• _Selected excerpt_
+++++

Eval Harness Skill

Overview

Systematic evaluation framework for verification loops with:

•Multiple grader types
•Pass@k metrics
•Quality gates
•Regression detection

Grader Types

1. Exact Match Grader

yaml

grader: exact_match
config:
  case_sensitive: false
  trim_whitespace: true
  
example:
  expected: "Hello World"
  actual: "hello world"
  result: PASS (case insensitive)

2. Contains Grader

yaml

grader: contains
config:
  required: ["function", "return", "export"]
  forbidden: ["console.log", "debugger", "any"]
  
example:
  code: "export function add(a, b) { return a + b; }"
  result: PASS (has required, no forbidden)

3. AST Grader

yaml

grader: ast
config:
  language: typescript
  rules:
    - no_any_types
    - has_return_type
    - max_complexity: 10
    
example:
  code: "function add(a: number, b: number): number { return a + b; }"

+++++

• _Supplied information_

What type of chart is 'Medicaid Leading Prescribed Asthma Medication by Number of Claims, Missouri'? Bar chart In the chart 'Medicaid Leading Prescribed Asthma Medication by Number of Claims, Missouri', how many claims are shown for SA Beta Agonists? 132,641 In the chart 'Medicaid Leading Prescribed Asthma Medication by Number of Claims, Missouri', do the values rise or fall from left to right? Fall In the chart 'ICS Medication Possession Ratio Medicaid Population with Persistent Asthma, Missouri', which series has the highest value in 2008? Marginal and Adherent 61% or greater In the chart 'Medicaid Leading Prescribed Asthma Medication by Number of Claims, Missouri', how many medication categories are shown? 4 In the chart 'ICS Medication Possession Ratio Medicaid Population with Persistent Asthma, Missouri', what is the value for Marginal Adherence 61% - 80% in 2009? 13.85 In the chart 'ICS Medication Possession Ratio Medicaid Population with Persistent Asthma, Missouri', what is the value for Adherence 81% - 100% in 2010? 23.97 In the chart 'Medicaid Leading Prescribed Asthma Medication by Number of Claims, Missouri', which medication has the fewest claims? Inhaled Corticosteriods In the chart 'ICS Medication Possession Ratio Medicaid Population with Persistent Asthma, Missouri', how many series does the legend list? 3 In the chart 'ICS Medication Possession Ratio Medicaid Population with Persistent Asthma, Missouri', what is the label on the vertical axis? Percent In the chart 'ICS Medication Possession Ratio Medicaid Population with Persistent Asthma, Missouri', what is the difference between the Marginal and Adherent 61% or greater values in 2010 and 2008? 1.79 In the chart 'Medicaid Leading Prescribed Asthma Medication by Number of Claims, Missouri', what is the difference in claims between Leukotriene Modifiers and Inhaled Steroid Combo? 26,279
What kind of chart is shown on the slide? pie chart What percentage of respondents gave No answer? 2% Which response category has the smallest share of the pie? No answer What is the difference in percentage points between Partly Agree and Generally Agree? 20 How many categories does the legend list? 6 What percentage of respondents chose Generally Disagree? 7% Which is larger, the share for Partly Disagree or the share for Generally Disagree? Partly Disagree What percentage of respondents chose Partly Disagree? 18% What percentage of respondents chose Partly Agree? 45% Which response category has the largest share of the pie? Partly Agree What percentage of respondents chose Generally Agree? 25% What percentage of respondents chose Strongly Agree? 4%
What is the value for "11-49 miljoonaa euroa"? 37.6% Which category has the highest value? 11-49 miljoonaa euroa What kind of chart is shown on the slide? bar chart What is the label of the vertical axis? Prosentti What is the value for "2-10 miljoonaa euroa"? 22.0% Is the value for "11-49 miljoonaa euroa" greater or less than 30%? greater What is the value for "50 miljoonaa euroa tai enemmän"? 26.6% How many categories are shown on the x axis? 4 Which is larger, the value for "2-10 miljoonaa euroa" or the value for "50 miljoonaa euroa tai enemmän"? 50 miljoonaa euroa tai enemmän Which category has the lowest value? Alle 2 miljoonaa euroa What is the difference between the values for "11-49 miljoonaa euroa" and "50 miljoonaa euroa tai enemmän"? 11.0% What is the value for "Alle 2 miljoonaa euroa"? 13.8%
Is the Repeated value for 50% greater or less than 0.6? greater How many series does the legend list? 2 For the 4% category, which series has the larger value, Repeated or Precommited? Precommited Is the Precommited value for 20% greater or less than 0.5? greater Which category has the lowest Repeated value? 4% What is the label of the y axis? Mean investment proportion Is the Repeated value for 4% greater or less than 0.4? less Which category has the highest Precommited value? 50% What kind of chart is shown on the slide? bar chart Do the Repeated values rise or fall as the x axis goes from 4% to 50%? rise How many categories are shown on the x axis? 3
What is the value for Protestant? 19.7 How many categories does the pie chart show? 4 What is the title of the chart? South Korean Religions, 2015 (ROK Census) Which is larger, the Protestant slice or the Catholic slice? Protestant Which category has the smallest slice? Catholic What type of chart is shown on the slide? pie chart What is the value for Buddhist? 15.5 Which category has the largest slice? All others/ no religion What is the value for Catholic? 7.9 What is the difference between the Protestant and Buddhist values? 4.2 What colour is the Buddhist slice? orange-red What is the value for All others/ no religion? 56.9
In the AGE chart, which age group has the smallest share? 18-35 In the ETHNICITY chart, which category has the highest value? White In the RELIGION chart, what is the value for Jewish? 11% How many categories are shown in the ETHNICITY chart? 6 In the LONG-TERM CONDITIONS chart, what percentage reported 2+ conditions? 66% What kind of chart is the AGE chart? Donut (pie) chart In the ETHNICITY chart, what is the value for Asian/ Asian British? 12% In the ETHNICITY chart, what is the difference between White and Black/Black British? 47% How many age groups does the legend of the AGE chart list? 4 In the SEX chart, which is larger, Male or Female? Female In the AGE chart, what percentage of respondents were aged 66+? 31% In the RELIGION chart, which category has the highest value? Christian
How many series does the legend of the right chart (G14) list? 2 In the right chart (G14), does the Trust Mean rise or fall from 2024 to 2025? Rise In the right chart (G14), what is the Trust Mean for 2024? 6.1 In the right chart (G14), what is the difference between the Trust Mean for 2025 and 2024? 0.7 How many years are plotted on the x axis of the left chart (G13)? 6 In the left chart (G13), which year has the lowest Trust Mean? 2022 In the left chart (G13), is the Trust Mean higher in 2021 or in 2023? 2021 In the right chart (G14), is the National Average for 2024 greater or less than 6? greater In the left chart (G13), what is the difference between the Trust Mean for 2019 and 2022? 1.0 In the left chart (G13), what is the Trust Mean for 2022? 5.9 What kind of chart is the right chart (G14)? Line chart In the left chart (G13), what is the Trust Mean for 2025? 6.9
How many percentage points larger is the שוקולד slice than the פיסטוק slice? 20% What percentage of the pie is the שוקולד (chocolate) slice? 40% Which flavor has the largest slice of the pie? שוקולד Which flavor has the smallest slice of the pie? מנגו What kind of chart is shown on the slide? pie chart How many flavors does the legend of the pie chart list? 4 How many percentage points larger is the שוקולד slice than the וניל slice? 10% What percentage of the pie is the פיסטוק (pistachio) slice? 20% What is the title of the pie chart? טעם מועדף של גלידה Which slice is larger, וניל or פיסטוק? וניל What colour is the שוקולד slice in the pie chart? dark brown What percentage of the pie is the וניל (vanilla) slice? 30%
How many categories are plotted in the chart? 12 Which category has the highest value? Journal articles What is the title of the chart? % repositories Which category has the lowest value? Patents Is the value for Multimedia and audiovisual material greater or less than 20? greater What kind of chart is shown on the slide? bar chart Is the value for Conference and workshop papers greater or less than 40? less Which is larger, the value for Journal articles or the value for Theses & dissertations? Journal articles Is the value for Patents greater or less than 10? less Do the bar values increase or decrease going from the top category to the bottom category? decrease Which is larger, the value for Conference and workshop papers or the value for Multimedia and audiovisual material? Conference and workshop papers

+++++

• _Aim of the task_
Answer these questions about the eval harness page:
1. Which setting in the exact match grader's config is set to false?
2. What three items does the contains grader list as forbidden?
3. What language is set in the AST grader's config?
The lines above are separate material, apart from the eval harness page.

• _Expected answer_
1. case_sensitive
2. "console.log", "debugger" and "any"
3. typescript